When I really think about it, even my parents had no big dreams for my brother or myself. They had modest wishes for their children, as if wishing for more is somehow inappropriate. I think the general sentiment is to be blend with the herd.  It’s enough if we can achieve “this”, only because that’s what everyone around deems as ‘acceptable’ and ‘success’. Nothing more, because there is no need for it.  Sure, you need to be ahead of the race, for survival sake. But you have no choice in which race you can participate in. Most likely, the race is already chosen for you.

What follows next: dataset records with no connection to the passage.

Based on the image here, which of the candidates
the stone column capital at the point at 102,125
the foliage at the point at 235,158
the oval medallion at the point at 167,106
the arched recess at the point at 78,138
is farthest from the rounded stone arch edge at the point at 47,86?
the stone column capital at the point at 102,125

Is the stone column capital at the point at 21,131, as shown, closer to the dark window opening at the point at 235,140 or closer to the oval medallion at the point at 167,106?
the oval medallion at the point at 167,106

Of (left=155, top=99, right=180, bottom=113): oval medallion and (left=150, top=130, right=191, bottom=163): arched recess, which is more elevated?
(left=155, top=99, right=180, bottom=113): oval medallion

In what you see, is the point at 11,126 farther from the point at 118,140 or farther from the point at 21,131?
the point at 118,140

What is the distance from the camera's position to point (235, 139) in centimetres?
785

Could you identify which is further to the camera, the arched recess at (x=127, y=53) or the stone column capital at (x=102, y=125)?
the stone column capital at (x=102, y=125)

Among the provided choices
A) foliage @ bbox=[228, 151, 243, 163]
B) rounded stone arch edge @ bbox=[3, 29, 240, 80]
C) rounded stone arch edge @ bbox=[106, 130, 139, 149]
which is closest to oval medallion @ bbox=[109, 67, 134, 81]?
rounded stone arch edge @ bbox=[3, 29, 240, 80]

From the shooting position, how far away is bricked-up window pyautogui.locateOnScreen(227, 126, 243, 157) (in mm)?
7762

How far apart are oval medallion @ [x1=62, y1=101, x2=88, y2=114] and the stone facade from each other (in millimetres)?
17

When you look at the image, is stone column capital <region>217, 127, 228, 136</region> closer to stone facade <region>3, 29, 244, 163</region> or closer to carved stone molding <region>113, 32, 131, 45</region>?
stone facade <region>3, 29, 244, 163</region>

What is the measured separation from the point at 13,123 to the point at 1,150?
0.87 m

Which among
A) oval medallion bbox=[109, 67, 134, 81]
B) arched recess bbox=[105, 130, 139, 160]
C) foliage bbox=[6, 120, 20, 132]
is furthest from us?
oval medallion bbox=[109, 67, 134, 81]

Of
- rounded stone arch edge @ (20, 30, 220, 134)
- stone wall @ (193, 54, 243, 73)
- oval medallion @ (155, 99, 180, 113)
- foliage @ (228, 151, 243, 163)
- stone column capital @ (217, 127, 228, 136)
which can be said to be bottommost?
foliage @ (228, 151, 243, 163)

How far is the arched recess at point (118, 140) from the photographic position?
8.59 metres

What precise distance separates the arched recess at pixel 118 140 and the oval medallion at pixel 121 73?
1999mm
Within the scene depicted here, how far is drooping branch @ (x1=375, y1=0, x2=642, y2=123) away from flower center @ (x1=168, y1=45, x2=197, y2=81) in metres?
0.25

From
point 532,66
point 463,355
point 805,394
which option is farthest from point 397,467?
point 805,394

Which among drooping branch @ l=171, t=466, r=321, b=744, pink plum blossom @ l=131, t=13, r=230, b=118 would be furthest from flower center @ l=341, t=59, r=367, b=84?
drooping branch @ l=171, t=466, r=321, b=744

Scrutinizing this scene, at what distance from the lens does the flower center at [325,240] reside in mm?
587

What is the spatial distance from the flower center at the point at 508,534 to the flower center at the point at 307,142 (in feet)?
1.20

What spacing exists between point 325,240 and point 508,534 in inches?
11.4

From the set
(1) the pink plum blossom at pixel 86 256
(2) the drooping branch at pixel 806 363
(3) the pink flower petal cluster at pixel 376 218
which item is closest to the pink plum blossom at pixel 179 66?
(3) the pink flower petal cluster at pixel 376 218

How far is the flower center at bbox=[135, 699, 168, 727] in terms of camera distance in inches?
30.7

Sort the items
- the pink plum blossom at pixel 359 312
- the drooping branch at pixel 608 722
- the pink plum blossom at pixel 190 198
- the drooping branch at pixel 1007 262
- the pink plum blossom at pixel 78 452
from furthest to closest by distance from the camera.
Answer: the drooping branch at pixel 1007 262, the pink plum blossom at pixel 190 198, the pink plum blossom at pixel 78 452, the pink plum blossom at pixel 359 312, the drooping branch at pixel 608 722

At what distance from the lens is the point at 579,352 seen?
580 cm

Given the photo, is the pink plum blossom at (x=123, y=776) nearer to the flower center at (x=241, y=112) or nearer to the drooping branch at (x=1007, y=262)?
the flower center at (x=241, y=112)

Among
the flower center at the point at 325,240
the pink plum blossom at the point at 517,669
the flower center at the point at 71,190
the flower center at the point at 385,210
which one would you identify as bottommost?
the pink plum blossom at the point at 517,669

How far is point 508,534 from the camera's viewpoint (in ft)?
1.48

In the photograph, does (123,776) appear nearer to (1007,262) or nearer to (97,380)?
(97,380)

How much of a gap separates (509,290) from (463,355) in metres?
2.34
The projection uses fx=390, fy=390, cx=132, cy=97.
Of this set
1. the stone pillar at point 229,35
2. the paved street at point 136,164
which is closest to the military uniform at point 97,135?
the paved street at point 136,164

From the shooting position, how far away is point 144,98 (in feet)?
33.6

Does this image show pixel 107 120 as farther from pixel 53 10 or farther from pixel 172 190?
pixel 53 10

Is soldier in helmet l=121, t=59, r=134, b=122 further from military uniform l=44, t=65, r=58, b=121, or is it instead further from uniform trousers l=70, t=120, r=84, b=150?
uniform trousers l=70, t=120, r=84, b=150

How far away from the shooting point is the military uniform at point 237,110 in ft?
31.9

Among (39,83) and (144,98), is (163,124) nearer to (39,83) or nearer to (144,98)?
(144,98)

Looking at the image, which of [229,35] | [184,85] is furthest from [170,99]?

I don’t mean to generalize, but the general lack of self-esteem, in the name of practicing humility and displaying modesty, is not an uncommon phenomenon among the Indian middle-class.  Naturally, it follows that “dreaming big” doesn’t dwell too well with them. It usually is an exception, rather than the norm. I attribute this narrow view of life to the characteristic middle-class mentality, in which the prevailing attitude is ‘life is a struggle’ and the whole purpose of life is to chug through the maze of life, just surviving. Surviving life, with all its struggles and myriad problems, is the whole point.  Managing problems is the way of life, not trying to mitigate or raise over them. My intention is not to undermine the significance of “survival”, which of course is important,  but rather to point out the overbearing nature of this attitude, which often overshadows people’s ability to dream and thereby make it big.

On a side note, I think the Indian middle-class has a similar narrow perspective about happiness too. It may seem absurd to think that there might exist something called “too much happiness”, but I guess “a completely happy person” makes people around uncomfortable and even perceived as abnormal. :P. Expressing joy too much is almost frowned upon. In this humorous and satirical post,  the blogger wonders why elders police laughter and bemoans the “partiality against laughter”.   😛

On the other hand, I’m a little skeptical about America’s cornerstone belief in the limitlessness of what an individual can achieve or be, too. It puts humongous amount of stress on people to achieve and succeed, leading to detrimental effects like depression, addiction to speed etc. Like everything in life, finding the right balance is the key. Aim to reach for the stars, but have your feet firmly on the ground.